INSTRUCTIONS TO FOLLOW >>
Locate the line that contains "LOWER ECOLOGICAL CERTAINTY & HIGHER RISK" in the entries below, then repeat it and every following line through the line that contains "Untie the tangled", exactly, and no others.

** Opening DATASET EXTRACT block **

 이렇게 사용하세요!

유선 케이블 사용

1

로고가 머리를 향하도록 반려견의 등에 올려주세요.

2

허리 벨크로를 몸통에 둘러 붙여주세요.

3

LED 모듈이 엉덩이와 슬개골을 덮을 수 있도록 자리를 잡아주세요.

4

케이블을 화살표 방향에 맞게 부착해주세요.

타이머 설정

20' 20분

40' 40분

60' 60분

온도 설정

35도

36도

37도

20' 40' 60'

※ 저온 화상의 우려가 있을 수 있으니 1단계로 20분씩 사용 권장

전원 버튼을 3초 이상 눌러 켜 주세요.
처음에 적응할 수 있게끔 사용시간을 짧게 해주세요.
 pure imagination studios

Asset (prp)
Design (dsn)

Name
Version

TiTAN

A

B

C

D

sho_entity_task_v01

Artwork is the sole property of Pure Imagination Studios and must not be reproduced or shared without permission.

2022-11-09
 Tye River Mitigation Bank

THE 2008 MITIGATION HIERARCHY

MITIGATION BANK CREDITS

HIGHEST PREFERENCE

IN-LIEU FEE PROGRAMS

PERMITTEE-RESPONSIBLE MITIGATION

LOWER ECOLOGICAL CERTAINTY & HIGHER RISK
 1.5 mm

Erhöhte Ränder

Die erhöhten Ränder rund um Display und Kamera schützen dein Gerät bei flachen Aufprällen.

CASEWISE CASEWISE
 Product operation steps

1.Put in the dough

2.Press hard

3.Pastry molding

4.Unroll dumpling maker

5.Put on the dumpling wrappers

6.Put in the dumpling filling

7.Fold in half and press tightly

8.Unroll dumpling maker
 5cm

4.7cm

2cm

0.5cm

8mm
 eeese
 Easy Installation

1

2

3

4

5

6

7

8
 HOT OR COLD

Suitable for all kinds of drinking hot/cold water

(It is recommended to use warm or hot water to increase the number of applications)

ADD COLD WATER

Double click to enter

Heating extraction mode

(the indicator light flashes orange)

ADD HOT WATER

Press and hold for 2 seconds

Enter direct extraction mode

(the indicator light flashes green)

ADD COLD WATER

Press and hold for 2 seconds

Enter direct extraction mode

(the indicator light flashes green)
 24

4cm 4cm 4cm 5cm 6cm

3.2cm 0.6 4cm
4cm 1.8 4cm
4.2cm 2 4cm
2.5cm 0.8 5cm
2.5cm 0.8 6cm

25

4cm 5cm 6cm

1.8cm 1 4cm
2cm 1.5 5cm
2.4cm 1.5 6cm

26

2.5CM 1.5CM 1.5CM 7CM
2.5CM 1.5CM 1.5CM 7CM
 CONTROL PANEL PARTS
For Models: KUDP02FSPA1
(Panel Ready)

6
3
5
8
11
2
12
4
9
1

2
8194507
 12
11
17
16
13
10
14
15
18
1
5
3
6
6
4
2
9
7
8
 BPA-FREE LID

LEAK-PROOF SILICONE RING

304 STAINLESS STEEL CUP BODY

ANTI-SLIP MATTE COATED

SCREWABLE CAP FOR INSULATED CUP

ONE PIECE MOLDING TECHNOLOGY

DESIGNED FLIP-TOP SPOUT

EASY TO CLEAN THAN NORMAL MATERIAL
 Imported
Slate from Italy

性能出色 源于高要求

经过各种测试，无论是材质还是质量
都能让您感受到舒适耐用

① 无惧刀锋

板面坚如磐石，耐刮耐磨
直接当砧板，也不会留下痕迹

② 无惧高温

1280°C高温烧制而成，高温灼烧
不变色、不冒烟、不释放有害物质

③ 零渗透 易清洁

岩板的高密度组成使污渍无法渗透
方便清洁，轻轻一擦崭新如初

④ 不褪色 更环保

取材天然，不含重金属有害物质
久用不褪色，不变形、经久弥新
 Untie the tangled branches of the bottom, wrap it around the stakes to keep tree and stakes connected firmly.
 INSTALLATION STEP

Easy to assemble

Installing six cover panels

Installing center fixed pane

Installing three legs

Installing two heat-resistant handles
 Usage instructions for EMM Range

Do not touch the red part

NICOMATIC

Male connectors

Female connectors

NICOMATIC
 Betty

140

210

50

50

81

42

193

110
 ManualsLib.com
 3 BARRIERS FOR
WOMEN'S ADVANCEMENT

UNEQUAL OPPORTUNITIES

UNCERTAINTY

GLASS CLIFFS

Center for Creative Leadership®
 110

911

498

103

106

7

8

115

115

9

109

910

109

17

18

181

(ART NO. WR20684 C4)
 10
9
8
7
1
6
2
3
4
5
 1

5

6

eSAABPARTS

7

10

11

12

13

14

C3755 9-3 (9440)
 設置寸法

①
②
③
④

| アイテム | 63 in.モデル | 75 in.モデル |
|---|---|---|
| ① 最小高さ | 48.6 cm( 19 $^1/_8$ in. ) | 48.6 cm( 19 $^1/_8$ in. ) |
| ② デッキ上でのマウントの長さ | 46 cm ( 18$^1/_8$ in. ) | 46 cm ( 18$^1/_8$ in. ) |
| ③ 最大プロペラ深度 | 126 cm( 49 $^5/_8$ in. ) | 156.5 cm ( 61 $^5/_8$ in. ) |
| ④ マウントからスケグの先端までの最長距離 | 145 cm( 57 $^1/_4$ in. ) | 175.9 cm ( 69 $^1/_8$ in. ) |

** Closing DATASET EXTRACT block **

WRITTEN SOLUTION >>
LOWER ECOLOGICAL CERTAINTY & HIGHER RISK
 1.5 mm

Erhöhte Ränder

Die erhöhten Ränder rund um Display und Kamera schützen dein Gerät bei flachen Aufprällen.

CASEWISE CASEWISE
 Product operation steps

1.Put in the dough

2.Press hard

3.Pastry molding

4.Unroll dumpling maker

5.Put on the dumpling wrappers

6.Put in the dumpling filling

7.Fold in half and press tightly

8.Unroll dumpling maker
 5cm

4.7cm

2cm

0.5cm

8mm
 eeese
 Easy Installation

1

2

3

4

5

6

7

8
 HOT OR COLD

Suitable for all kinds of drinking hot/cold water

(It is recommended to use warm or hot water to increase the number of applications)

ADD COLD WATER

Double click to enter

Heating extraction mode

(the indicator light flashes orange)

ADD HOT WATER

Press and hold for 2 seconds

Enter direct extraction mode

(the indicator light flashes green)

ADD COLD WATER

Press and hold for 2 seconds

Enter direct extraction mode

(the indicator light flashes green)
 24

4cm 4cm 4cm 5cm 6cm

3.2cm 0.6 4cm
4cm 1.8 4cm
4.2cm 2 4cm
2.5cm 0.8 5cm
2.5cm 0.8 6cm

25

4cm 5cm 6cm

1.8cm 1 4cm
2cm 1.5 5cm
2.4cm 1.5 6cm

26

2.5CM 1.5CM 1.5CM 7CM
2.5CM 1.5CM 1.5CM 7CM
 CONTROL PANEL PARTS
For Models: KUDP02FSPA1
(Panel Ready)

6
3
5
8
11
2
12
4
9
1

2
8194507
 12
11
17
16
13
10
14
15
18
1
5
3
6
6
4
2
9
7
8
 BPA-FREE LID

LEAK-PROOF SILICONE RING

304 STAINLESS STEEL CUP BODY

ANTI-SLIP MATTE COATED

SCREWABLE CAP FOR INSULATED CUP

ONE PIECE MOLDING TECHNOLOGY

DESIGNED FLIP-TOP SPOUT

EASY TO CLEAN THAN NORMAL MATERIAL
 Imported
Slate from Italy

性能出色 源于高要求

经过各种测试，无论是材质还是质量
都能让您感受到舒适耐用

① 无惧刀锋

板面坚如磐石，耐刮耐磨
直接当砧板，也不会留下痕迹

② 无惧高温

1280°C高温烧制而成，高温灼烧
不变色、不冒烟、不释放有害物质

③ 零渗透 易清洁

岩板的高密度组成使污渍无法渗透
方便清洁，轻轻一擦崭新如初

④ 不褪色 更环保

取材天然，不含重金属有害物质
久用不褪色，不变形、经久弥新
 Untie the tangled branches of the bottom, wrap it around the stakes to keep tree and stakes connected firmly.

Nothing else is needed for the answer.